After spokeswoman Dana Perino’s announcement from the White House late last night, the timeline is inescapable and clear.
In August the president was told by his hand-picked major-domo of intelligence, Mike McConnell, a flinty, high-strung-looking, worrying-warrior who will always see more clouds than silver linings, that what “everybody thought” about Iran might be, in essence, crap.
Yet on Oct. 17, the president said of Iran and its President Ahmadinejad:
“I’ve told people that if you’re interested in avoiding World War III, it seems like you ought to be interested in preventing them from have the knowledge to make a nuclear weapon.”
And as he said that, Mr. Bush knew that at bare minimum there was a strong chance that his rhetoric was nothing more than words with which to scare the Iranians.
Or was it, Sir, to scare the Americans?
Does Iran not really fit into the equation here? Have you just scribbled it into the fill-in-the-blank on the same template you used to scare us about Iraq?
In August, any commander-in-chief still able-minded or uncorrupted or both, Sir, would have invoked the quality the job most requires: mental flexibility.
A bright man, or an honest man, would have realized no later than the McConnell briefing that the only true danger about Iran was the damage that could be done by an unhinged, irrational Chicken Little of a president shooting his mouth off, backed up by only his own hysteria and his own delusions of omniscience.
Not Mahmoud Ahmadinejad, Mr. Bush.
The Chicken Little of presidents is the one, Sir, that you see in the mirror.
And the mind reels at the thought of a vice president fully briefed on the revised intel as long as two weeks ago, briefed on the fact that Iran abandoned its pursuit of this imminent threat four years ago, who never bothered to mention it to his boss.
It is nearly forgotten today, but throughout much of Ronald Reagan’s presidency it was widely believed that he was little more than a front man for some never-viewed, behind-the-scenes string-puller.
Today, as evidenced by this latest remarkable, historic malfeasance, it is inescapable that Dick Cheney is either this president’s evil ventriloquist or he thinks he is.
What servant of any of the 42 previous presidents could possibly withhold information of this urgency and gravity and wind up back at his desk the next morning, instead of winding up before a congressional investigation or a criminal one?
Mr.
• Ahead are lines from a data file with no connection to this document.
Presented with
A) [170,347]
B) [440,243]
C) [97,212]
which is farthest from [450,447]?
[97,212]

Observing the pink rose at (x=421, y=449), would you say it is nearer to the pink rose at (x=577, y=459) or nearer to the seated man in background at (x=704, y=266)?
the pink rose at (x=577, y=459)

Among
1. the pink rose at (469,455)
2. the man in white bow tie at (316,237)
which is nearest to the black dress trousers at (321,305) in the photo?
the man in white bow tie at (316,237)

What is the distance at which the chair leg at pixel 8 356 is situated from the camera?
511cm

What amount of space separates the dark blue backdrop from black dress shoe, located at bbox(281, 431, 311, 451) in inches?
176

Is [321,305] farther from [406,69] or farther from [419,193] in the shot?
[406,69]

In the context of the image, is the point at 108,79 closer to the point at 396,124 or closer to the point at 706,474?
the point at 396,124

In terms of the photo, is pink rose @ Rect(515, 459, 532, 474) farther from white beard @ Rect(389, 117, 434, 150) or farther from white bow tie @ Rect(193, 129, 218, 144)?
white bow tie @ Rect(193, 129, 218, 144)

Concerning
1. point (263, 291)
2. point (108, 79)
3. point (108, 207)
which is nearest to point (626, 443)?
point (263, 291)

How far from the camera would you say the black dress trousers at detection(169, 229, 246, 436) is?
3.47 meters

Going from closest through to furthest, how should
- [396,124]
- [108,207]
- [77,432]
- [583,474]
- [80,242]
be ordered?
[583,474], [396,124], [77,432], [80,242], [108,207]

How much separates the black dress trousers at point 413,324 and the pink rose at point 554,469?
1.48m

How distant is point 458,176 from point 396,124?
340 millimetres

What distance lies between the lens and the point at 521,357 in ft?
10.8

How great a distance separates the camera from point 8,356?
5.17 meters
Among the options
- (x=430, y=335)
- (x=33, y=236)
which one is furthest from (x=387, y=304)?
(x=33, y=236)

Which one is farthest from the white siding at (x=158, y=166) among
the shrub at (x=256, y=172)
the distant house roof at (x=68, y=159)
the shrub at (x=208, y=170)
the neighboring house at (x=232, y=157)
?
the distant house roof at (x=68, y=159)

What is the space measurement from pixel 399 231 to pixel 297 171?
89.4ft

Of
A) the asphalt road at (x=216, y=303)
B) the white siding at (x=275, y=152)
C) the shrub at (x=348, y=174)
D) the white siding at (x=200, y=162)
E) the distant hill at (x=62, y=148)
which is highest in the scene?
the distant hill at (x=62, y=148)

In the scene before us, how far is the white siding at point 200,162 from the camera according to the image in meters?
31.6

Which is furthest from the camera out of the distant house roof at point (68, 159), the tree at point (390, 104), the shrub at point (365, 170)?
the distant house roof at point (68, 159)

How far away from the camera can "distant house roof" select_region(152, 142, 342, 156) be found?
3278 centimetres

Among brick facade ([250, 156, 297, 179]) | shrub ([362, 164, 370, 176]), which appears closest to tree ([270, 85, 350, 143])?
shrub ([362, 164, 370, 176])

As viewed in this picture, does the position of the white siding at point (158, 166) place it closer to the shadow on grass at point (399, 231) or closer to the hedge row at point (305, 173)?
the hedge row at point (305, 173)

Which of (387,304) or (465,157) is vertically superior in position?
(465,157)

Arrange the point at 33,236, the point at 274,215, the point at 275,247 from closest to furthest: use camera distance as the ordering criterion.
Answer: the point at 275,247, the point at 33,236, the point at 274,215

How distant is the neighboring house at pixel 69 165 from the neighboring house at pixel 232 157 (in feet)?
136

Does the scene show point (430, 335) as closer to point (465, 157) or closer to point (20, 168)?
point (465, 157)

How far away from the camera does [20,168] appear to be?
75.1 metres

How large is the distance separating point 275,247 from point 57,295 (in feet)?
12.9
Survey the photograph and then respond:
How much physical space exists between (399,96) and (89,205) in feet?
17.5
Bush, if you can still hear us, if you did not previously agree to this scenario in which Dick Cheney is the actual detective and you’re Remington Steele, you must disenthrall yourself: Mr. Cheney has usurped your constitutional powers, cut you out of the information loop and led you down the path to an unprecedented presidency in which the facts are optional, the intel is valued less than the hunch and the assistant runs the store.